If you take your dog outside, consider using a harness instead of a collar. The harness will allow you to go for a walk without applying pressure on their trachea like a collar would, which can worsen your dog’s cough.

Kennel Cough in Dogs: Symptoms and Treatments FAQs

How long does kennel cough last?

Dogs with mild kennel cough are usually sick for about one or two weeks and recover well. These dogs usually only experience mild clinical signs and quickly recover from kennel cough, which translates to a good prognosis.

Dogs that have complicated cases of kennel cough can be sick for three to six weeks, with a long road to recovery. If dogs are severely affected by kennel cough and develop pneumonia, they could possibly die.

How do you treat kennel cough at home?

Holistic antioxidants for dogs, such as dimethylglycine (DMG), can be used to help modulate and boost the immune system to fight off the virus faster. 

Nebulization can be performed using either a nebulizer from a human or canine pharmacy, or you can use a steamy bathroom. Run a hot shower and allow the bathroom to fill with steam. Then have your dog stay in the bathroom (not in the shower) for 5-15 minutes a few times daily. This helps to moisten the airways and decrease irritation. 

A room humidifier can also be used in the room that your dog sleeps in at night to decrease irritation in the respiratory tract.

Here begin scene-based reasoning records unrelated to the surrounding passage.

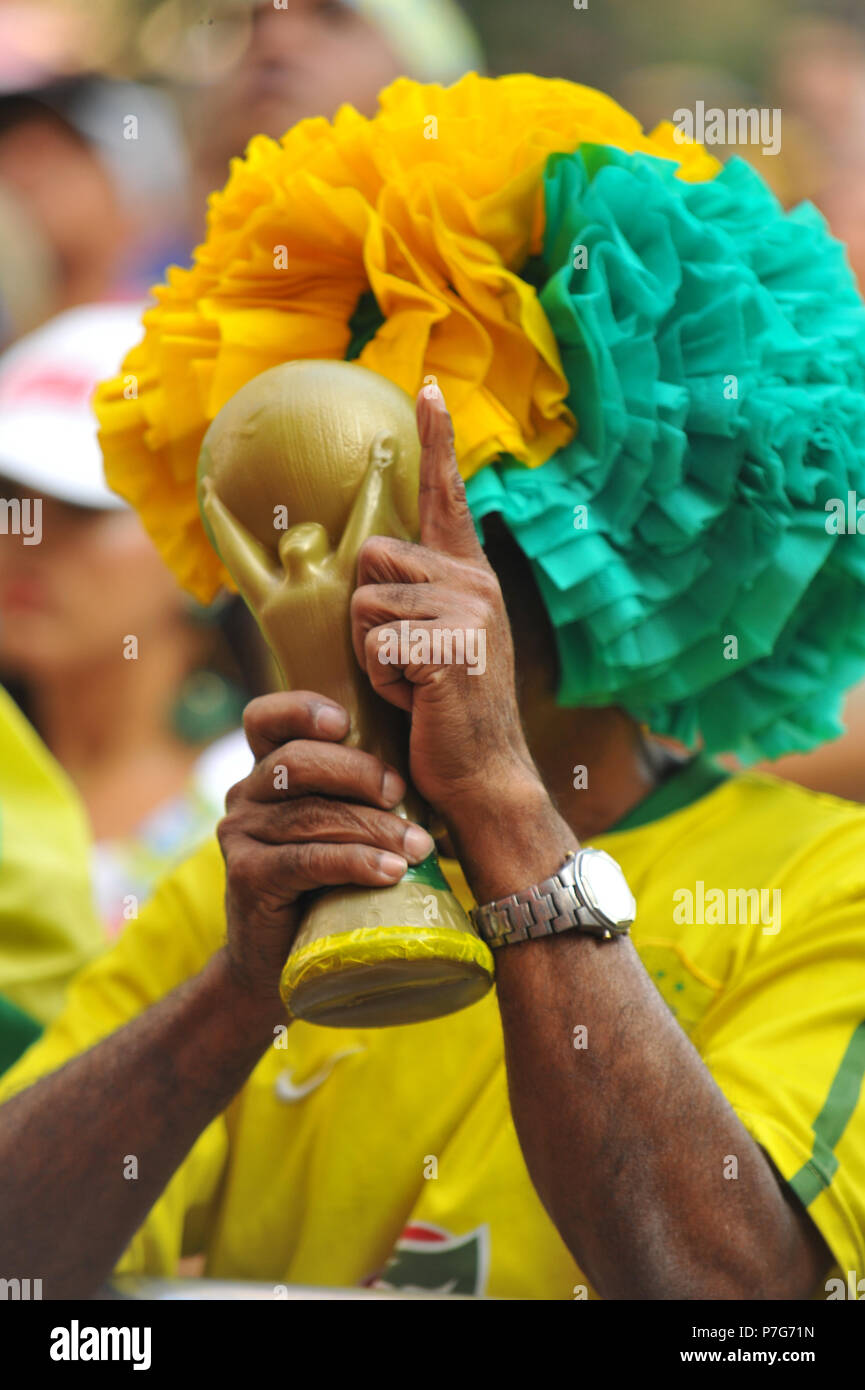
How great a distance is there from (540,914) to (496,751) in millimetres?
130

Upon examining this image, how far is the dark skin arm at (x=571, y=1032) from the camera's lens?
48.6 inches

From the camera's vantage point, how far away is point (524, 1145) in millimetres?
1309

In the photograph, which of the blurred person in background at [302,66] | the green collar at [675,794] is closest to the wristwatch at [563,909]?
the green collar at [675,794]

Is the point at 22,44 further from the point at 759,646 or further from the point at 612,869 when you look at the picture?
the point at 612,869

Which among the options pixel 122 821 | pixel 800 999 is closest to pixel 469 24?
pixel 122 821

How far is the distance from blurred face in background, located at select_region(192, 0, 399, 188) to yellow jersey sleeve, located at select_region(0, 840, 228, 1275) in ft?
5.67

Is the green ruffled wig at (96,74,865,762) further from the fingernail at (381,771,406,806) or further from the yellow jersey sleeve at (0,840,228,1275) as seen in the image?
the yellow jersey sleeve at (0,840,228,1275)

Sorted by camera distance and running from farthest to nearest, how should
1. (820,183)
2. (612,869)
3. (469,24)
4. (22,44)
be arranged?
(469,24) < (22,44) < (820,183) < (612,869)

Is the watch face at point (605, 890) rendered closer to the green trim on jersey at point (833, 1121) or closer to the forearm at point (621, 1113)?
the forearm at point (621, 1113)

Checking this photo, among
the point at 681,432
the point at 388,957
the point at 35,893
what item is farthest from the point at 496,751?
the point at 35,893

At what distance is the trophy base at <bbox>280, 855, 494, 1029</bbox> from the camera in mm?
1133

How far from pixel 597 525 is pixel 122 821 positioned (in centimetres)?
204

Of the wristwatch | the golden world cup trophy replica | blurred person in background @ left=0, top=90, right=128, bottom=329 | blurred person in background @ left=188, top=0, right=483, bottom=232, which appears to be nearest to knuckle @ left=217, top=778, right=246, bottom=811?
the golden world cup trophy replica

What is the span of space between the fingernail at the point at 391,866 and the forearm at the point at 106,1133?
1.17 ft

Do not use a collar and leash. Change to using harnesses during walks, as collars with leashes place extra pressure on the trachea, which induces coughing.

Keep your pet rested during recovery. Avoid any heavy play or exercise and allow your dog to get plenty of rest.

Avoid anything that may irritate your dog’s respiratory tract during recovery, such as aerosol sprays, household cleaners, incense, and cigarette smoke.

Is sneezing a sign of kennel cough?

Sneezing can be a sign of kennel cough and often shows up as a “reverse sneeze.” Usually this is secondary to irritation of the throat or nasopharynx, but it can also be caused by postnasal drip. 

How long is kennel cough contagious for?

Shedding of the virus can go on for one to three weeks after infection with kennel cough. It is best to keep your dog away from other dogs during this time to avoid transmission. Your veterinarian will instruct you when it is safe to allow your dog to interact with other dogs again.

What can I give my dog for kennel cough over the counter?

Never give your dog human medications. Holistic antioxidants for dogs, such as dimethylglycine (DMG) can be used to help modulate and boost your dog’s immune system to fight off the virus faster. This can be found as a supplement through most pet retailers.